IT IS depressing that Richard T Ford (TES, Letters, October 30) seeks to justify the level of funding in his sixth form by implying that students in a college like this receive an inferior learning experience to that of his own pupils.
We have always acknowledged that some 16-year-olds are more suited to a small sixth form, especially in the school they have attended since they were 11, just as some thrive in the atmosphere of a large college. I do not think that anyone is claiming that school sixth forms are bad (although they cannot offer the breadth of curriculum choice of a larger institution), just that they are more expensive than colleges.
Archbishop Tenison's school offers up to four AAS level subjects to pupils who have gained five or more GCSEs at A*-C, with A or B grades preferred in the subjects to be studied. We allow students to follow an A-level course with four GCSEs at C or above, thus taking some who are not acceptable in other schools or colleges. Many of them achieve their objectives, as did our top student in 1998, who gained five A-levels all of them with a grade A.
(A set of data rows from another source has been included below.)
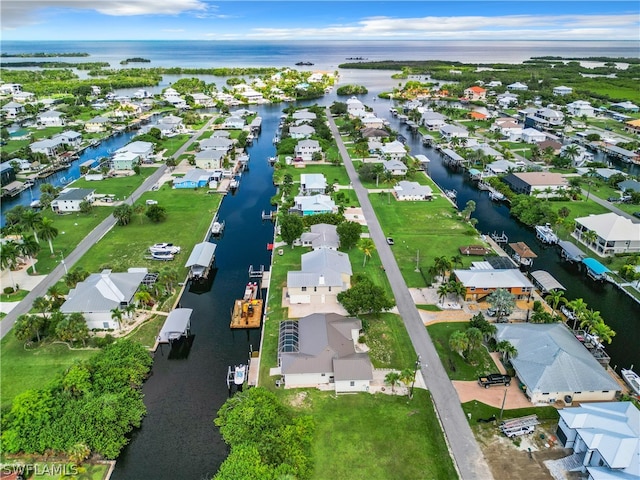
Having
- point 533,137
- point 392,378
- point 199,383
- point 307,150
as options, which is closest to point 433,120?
point 533,137

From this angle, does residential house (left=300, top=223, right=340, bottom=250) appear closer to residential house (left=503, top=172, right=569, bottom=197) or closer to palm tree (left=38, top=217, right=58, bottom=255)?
palm tree (left=38, top=217, right=58, bottom=255)

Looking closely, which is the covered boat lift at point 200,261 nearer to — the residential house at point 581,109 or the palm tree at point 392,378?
the palm tree at point 392,378

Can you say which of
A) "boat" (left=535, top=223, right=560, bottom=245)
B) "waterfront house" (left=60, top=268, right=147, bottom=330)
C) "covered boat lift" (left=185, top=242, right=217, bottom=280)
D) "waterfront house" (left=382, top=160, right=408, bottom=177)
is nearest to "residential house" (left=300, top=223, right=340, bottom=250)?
"covered boat lift" (left=185, top=242, right=217, bottom=280)

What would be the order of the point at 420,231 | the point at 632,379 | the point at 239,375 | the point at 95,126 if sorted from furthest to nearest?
the point at 95,126 < the point at 420,231 < the point at 239,375 < the point at 632,379

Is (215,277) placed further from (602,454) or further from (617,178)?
(617,178)

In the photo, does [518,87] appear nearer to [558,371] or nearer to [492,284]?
[492,284]

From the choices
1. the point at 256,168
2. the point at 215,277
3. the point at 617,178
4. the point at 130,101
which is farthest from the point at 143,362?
the point at 130,101
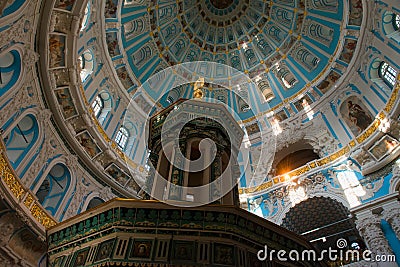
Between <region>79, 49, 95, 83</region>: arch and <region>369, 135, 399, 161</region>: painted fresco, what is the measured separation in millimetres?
14814

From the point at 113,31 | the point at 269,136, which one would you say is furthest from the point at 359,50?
the point at 113,31

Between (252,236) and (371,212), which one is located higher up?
(371,212)

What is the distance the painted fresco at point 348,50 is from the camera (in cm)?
1798

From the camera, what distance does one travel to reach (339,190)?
15102mm

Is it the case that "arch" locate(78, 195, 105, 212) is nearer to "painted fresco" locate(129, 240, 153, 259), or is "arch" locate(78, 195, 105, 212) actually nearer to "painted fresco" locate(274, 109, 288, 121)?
"painted fresco" locate(129, 240, 153, 259)

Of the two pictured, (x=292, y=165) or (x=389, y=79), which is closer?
(x=389, y=79)

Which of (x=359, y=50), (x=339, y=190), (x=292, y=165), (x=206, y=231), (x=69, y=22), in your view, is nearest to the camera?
(x=206, y=231)

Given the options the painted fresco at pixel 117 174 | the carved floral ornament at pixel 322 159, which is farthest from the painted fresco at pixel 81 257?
the carved floral ornament at pixel 322 159

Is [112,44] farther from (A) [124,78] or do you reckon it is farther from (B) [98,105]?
(B) [98,105]

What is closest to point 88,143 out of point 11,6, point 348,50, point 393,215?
point 11,6

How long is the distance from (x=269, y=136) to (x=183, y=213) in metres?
15.9

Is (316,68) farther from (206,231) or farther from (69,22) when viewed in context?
(206,231)

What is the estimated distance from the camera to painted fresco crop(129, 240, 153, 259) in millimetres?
5648

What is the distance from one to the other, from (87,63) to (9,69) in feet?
18.2
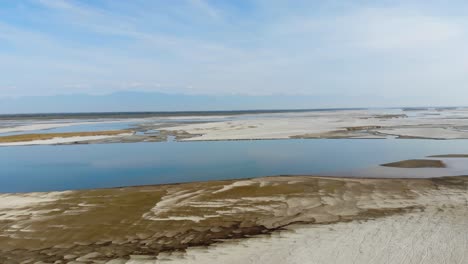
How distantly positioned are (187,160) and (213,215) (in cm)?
1281

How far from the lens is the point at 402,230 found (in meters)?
9.88

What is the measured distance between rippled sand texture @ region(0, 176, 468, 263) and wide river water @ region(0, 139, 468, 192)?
3122 millimetres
Although colleges have been "starved of resources" since 1993, we have managed to retain those features which distinguished us as a school up to 1988, and our examination results have improved every year. I have never attacked local schools even by innuendo; nor have I ever claimed that our college is right for all young people. I cannot accept, however, that we are by definition unable to offer the educational experience to our students which they enjoy and appreciate.